About this exercise ->
Nothing but the entries, copied exactly, should appear in the response.

Data in this exercise ->
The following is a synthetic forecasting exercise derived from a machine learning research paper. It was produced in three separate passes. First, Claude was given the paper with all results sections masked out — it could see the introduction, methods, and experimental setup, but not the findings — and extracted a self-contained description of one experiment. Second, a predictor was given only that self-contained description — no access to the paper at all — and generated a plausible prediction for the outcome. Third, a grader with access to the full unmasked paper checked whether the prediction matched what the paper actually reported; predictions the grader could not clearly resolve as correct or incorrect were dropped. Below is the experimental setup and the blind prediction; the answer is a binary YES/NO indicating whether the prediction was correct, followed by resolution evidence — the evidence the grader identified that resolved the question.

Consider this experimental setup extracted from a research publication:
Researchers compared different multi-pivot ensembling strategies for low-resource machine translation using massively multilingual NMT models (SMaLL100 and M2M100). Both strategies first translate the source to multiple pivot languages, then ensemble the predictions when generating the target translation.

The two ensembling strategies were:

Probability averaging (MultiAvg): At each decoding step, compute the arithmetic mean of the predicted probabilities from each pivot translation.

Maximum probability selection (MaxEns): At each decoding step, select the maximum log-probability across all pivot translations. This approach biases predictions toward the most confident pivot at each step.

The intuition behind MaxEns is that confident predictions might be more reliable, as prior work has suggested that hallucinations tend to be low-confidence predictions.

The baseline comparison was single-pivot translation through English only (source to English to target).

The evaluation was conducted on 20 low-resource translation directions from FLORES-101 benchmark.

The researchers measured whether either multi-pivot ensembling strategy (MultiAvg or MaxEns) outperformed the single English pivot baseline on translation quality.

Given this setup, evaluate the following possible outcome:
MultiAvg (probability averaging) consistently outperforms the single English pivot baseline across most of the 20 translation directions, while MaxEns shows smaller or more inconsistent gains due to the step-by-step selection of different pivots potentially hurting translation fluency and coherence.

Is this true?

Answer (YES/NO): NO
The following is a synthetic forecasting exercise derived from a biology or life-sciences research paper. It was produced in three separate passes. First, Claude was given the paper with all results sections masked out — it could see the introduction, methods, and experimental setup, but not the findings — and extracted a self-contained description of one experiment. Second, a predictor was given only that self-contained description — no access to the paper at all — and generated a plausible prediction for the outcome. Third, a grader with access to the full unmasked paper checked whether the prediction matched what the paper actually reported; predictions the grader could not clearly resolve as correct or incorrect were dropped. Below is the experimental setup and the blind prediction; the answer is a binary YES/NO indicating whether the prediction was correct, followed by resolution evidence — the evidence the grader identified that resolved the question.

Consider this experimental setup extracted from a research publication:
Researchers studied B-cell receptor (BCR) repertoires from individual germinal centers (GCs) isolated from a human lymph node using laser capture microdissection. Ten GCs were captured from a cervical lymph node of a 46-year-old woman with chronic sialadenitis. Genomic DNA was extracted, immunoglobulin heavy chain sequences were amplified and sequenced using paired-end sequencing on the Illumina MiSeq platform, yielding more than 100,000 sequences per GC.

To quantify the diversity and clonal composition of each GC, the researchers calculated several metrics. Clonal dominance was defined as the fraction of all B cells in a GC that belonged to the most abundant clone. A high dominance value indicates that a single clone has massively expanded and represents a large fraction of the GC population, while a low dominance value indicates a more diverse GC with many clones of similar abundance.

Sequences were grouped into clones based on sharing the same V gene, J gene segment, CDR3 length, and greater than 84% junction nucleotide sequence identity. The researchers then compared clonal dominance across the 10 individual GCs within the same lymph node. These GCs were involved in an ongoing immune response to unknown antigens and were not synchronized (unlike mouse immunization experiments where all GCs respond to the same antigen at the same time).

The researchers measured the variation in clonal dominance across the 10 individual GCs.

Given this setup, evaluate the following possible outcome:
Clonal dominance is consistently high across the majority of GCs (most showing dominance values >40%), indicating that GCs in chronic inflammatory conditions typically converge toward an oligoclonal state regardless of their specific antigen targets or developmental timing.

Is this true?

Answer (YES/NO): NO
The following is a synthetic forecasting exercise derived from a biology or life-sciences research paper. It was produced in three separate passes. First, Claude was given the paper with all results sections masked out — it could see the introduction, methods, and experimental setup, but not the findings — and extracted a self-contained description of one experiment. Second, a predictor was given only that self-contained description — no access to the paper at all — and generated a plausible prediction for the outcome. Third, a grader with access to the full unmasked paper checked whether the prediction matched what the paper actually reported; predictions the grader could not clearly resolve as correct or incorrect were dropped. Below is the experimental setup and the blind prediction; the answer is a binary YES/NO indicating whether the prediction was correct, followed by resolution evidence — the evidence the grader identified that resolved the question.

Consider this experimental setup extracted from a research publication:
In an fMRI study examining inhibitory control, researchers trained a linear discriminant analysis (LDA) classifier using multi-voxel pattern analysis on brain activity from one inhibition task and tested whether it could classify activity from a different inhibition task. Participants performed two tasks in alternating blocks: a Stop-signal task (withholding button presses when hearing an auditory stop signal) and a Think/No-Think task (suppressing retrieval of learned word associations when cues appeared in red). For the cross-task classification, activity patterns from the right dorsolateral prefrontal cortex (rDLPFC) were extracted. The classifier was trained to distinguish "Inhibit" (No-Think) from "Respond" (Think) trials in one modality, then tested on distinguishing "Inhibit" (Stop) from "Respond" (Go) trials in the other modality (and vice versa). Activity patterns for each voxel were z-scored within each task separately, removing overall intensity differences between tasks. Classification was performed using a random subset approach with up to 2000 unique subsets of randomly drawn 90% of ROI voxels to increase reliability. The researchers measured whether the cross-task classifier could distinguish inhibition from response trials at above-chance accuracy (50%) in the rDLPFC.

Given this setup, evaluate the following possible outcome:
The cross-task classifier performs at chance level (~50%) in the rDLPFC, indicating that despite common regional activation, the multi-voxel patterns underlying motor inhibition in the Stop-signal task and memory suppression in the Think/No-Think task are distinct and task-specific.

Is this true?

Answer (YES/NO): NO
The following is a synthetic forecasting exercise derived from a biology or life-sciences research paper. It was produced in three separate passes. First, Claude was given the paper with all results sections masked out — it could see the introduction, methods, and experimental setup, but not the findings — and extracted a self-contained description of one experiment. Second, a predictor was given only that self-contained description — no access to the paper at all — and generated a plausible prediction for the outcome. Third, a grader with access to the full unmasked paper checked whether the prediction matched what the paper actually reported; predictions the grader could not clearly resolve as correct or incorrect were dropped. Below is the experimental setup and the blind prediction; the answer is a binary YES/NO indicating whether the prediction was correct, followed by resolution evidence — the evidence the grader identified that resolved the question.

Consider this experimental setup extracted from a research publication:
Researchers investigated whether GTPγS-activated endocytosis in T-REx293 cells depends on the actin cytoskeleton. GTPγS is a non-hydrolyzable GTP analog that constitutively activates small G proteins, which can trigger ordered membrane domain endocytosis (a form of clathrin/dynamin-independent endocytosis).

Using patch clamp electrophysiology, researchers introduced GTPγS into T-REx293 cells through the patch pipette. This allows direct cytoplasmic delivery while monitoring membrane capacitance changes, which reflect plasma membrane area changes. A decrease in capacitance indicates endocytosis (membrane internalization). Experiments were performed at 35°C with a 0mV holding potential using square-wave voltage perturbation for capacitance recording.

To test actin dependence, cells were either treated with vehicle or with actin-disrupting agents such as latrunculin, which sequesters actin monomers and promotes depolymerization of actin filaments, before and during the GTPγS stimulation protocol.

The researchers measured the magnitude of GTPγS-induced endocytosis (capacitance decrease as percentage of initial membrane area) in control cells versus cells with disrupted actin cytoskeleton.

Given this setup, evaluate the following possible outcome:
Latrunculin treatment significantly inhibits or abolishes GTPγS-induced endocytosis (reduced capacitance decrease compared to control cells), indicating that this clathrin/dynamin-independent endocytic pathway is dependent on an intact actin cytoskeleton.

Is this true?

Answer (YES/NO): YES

Written reply ->
The following is a synthetic forecasting exercise derived from a machine learning research paper. It was produced in three separate passes. First, Claude was given the paper with all results sections masked out — it could see the introduction, methods, and experimental setup, but not the findings — and extracted a self-contained description of one experiment. Second, a predictor was given only that self-contained description — no access to the paper at all — and generated a plausible prediction for the outcome. Third, a grader with access to the full unmasked paper checked whether the prediction matched what the paper actually reported; predictions the grader could not clearly resolve as correct or incorrect were dropped. Below is the experimental setup and the blind prediction; the answer is a binary YES/NO indicating whether the prediction was correct, followed by resolution evidence — the evidence the grader identified that resolved the question.

Consider this experimental setup extracted from a research publication:
Researchers compared different multi-pivot ensembling strategies for low-resource machine translation using massively multilingual NMT models (SMaLL100 and M2M100). Both strategies first translate the source to multiple pivot languages, then ensemble the predictions when generating the target translation.

The two ensembling strategies were:

Probability averaging (MultiAvg): At each decoding step, compute the arithmetic mean of the predicted probabilities from each pivot translation.

Maximum probability selection (MaxEns): At each decoding step, select the maximum log-probability across all pivot translations. This approach biases predictions toward the most confident pivot at each step.

The intuition behind MaxEns is that confident predictions might be more reliable, as prior work has suggested that hallucinations tend to be low-confidence predictions.

The baseline comparison was single-pivot translation through English only (source to English to target).

The evaluation was conducted on 20 low-resource translation directions from FLORES-101 benchmark.

The researchers measured whether either multi-pivot ensembling strategy (MultiAvg or MaxEns) outperformed the single English pivot baseline on translation quality.

Given this setup, evaluate the following possible outcome:
MultiAvg (probability averaging) consistently outperforms the single English pivot baseline across most of the 20 translation directions, while MaxEns shows smaller or more inconsistent gains due to the step-by-step selection of different pivots potentially hurting translation fluency and coherence.

Is this true?

Answer (YES/NO): NO
The following is a synthetic forecasting exercise derived from a biology or life-sciences research paper. It was produced in three separate passes. First, Claude was given the paper with all results sections masked out — it could see the introduction, methods, and experimental setup, but not the findings — and extracted a self-contained description of one experiment. Second, a predictor was given only that self-contained description — no access to the paper at all — and generated a plausible prediction for the outcome. Third, a grader with access to the full unmasked paper checked whether the prediction matched what the paper actually reported; predictions the grader could not clearly resolve as correct or incorrect were dropped. Below is the experimental setup and the blind prediction; the answer is a binary YES/NO indicating whether the prediction was correct, followed by resolution evidence — the evidence the grader identified that resolved the question.

Consider this experimental setup extracted from a research publication:
Researchers studied B-cell receptor (BCR) repertoires from individual germinal centers (GCs) isolated from a human lymph node using laser capture microdissection. Ten GCs were captured from a cervical lymph node of a 46-year-old woman with chronic sialadenitis. Genomic DNA was extracted, immunoglobulin heavy chain sequences were amplified and sequenced using paired-end sequencing on the Illumina MiSeq platform, yielding more than 100,000 sequences per GC.

To quantify the diversity and clonal composition of each GC, the researchers calculated several metrics. Clonal dominance was defined as the fraction of all B cells in a GC that belonged to the most abundant clone. A high dominance value indicates that a single clone has massively expanded and represents a large fraction of the GC population, while a low dominance value indicates a more diverse GC with many clones of similar abundance.

Sequences were grouped into clones based on sharing the same V gene, J gene segment, CDR3 length, and greater than 84% junction nucleotide sequence identity. The researchers then compared clonal dominance across the 10 individual GCs within the same lymph node. These GCs were involved in an ongoing immune response to unknown antigens and were not synchronized (unlike mouse immunization experiments where all GCs respond to the same antigen at the same time).

The researchers measured the variation in clonal dominance across the 10 individual GCs.

Given this setup, evaluate the following possible outcome:
Clonal dominance is consistently high across the majority of GCs (most showing dominance values >40%), indicating that GCs in chronic inflammatory conditions typically converge toward an oligoclonal state regardless of their specific antigen targets or developmental timing.

Is this true?

Answer (YES/NO): NO
The following is a synthetic forecasting exercise derived from a biology or life-sciences research paper. It was produced in three separate passes. First, Claude was given the paper with all results sections masked out — it could see the introduction, methods, and experimental setup, but not the findings — and extracted a self-contained description of one experiment. Second, a predictor was given only that self-contained description — no access to the paper at all — and generated a plausible prediction for the outcome. Third, a grader with access to the full unmasked paper checked whether the prediction matched what the paper actually reported; predictions the grader could not clearly resolve as correct or incorrect were dropped. Below is the experimental setup and the blind prediction; the answer is a binary YES/NO indicating whether the prediction was correct, followed by resolution evidence — the evidence the grader identified that resolved the question.

Consider this experimental setup extracted from a research publication:
In an fMRI study examining inhibitory control, researchers trained a linear discriminant analysis (LDA) classifier using multi-voxel pattern analysis on brain activity from one inhibition task and tested whether it could classify activity from a different inhibition task. Participants performed two tasks in alternating blocks: a Stop-signal task (withholding button presses when hearing an auditory stop signal) and a Think/No-Think task (suppressing retrieval of learned word associations when cues appeared in red). For the cross-task classification, activity patterns from the right dorsolateral prefrontal cortex (rDLPFC) were extracted. The classifier was trained to distinguish "Inhibit" (No-Think) from "Respond" (Think) trials in one modality, then tested on distinguishing "Inhibit" (Stop) from "Respond" (Go) trials in the other modality (and vice versa). Activity patterns for each voxel were z-scored within each task separately, removing overall intensity differences between tasks. Classification was performed using a random subset approach with up to 2000 unique subsets of randomly drawn 90% of ROI voxels to increase reliability. The researchers measured whether the cross-task classifier could distinguish inhibition from response trials at above-chance accuracy (50%) in the rDLPFC.

Given this setup, evaluate the following possible outcome:
The cross-task classifier performs at chance level (~50%) in the rDLPFC, indicating that despite common regional activation, the multi-voxel patterns underlying motor inhibition in the Stop-signal task and memory suppression in the Think/No-Think task are distinct and task-specific.

Is this true?

Answer (YES/NO): NO
The following is a synthetic forecasting exercise derived from a biology or life-sciences research paper. It was produced in three separate passes. First, Claude was given the paper with all results sections masked out — it could see the introduction, methods, and experimental setup, but not the findings — and extracted a self-contained description of one experiment. Second, a predictor was given only that self-contained description — no access to the paper at all — and generated a plausible prediction for the outcome. Third, a grader with access to the full unmasked paper checked whether the prediction matched what the paper actually reported; predictions the grader could not clearly resolve as correct or incorrect were dropped. Below is the experimental setup and the blind prediction; the answer is a binary YES/NO indicating whether the prediction was correct, followed by resolution evidence — the evidence the grader identified that resolved the question.

Consider this experimental setup extracted from a research publication:
Researchers investigated whether GTPγS-activated endocytosis in T-REx293 cells depends on the actin cytoskeleton. GTPγS is a non-hydrolyzable GTP analog that constitutively activates small G proteins, which can trigger ordered membrane domain endocytosis (a form of clathrin/dynamin-independent endocytosis).

Using patch clamp electrophysiology, researchers introduced GTPγS into T-REx293 cells through the patch pipette. This allows direct cytoplasmic delivery while monitoring membrane capacitance changes, which reflect plasma membrane area changes. A decrease in capacitance indicates endocytosis (membrane internalization). Experiments were performed at 35°C with a 0mV holding potential using square-wave voltage perturbation for capacitance recording.

To test actin dependence, cells were either treated with vehicle or with actin-disrupting agents such as latrunculin, which sequesters actin monomers and promotes depolymerization of actin filaments, before and during the GTPγS stimulation protocol.

The researchers measured the magnitude of GTPγS-induced endocytosis (capacitance decrease as percentage of initial membrane area) in control cells versus cells with disrupted actin cytoskeleton.

Given this setup, evaluate the following possible outcome:
Latrunculin treatment significantly inhibits or abolishes GTPγS-induced endocytosis (reduced capacitance decrease compared to control cells), indicating that this clathrin/dynamin-independent endocytic pathway is dependent on an intact actin cytoskeleton.

Is this true?

Answer (YES/NO): YES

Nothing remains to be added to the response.